Let us assume that I genuinely wanted to attack your claim that "gravity" is a "proved theory". Is there any possible way I could do that which would not cause you to squeal like a Palestinian caught with an explosive belt that you had been subjected to unfair personal attack?
Guess it is an insult to quote what the man said? Guess it is an insult to quote parts of the theory you so dearly defend? It is not an insult to call OJ Simpson a murderer. It is not an insult to call Clinton a pervert. It is a statement of fact. You may not like my calling Darwin by those names, however they are accurate and I have given proof of their truth.
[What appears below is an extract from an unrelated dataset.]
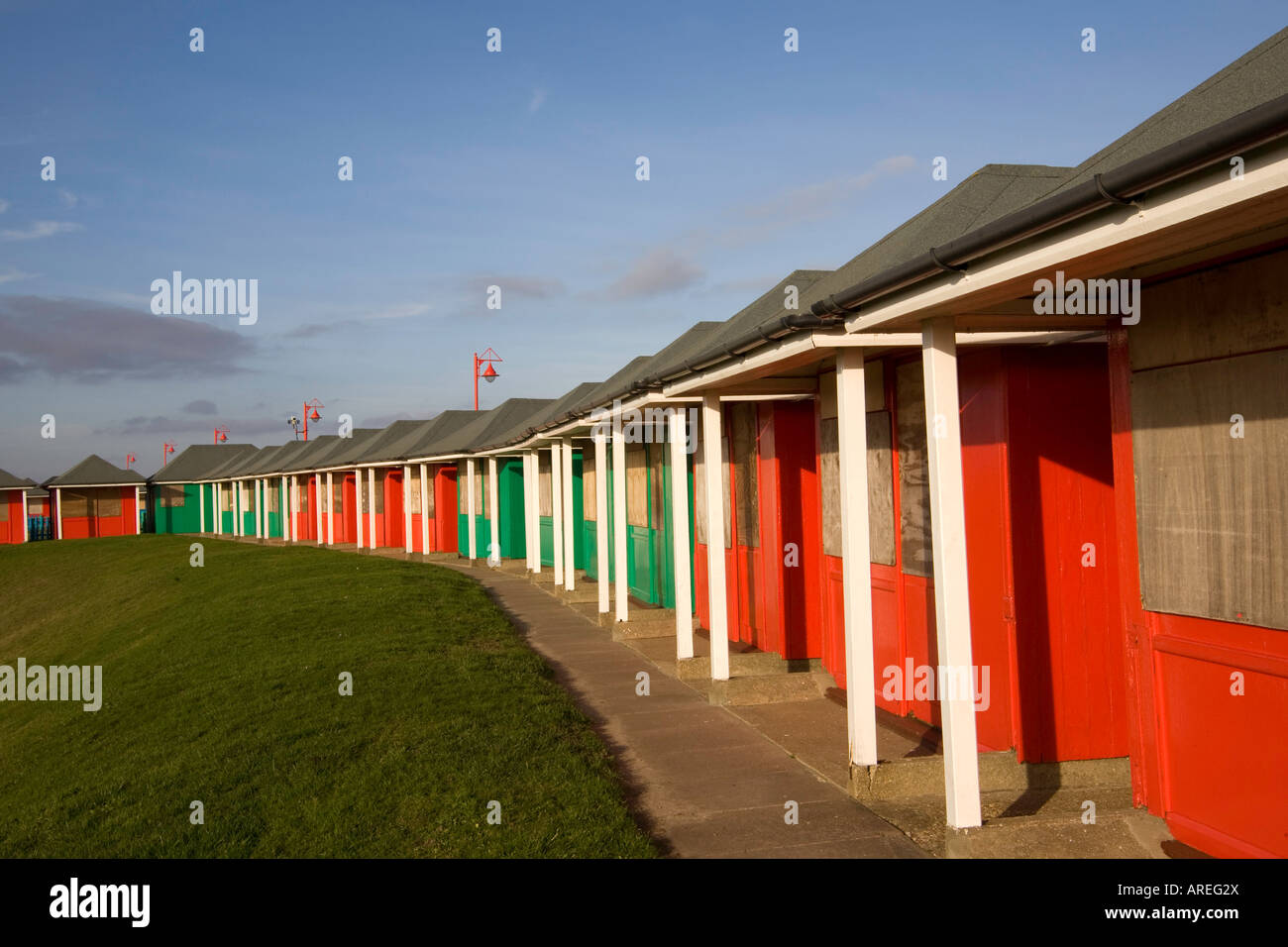Fila di cabine sulla spiaggia, al Resort Mablethorpe Lincolnshire Coast Inghilterra Foto Stock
It is also quite interesting that you equate an attack on Darwin as an attack on the Bible. It proves very well the truth of the article here. It proves very well what Christians have been saying here - evolution is an atheistic/materialistic philosophy, not science. Darwinism is your religion.
You were responding to post 201, which is no longer available. It must have been bad enough to yank...
Evolution was not hijacked by evil doers. Darwinism is the soul of Nazism and there is a direct connection to it through Darwin's big atheistic buddy Haeckel. Also, it was Darwin's other great buddy, the atheist Huxley who coined the term "amoral" as a defense of the immorality in Darwinian theory. Also see my post #214 for more proof of the perversity of Darwinism.
BTW - name one instance of the Sermon on the Mount being misused by evil doers (or the Ten Commandments).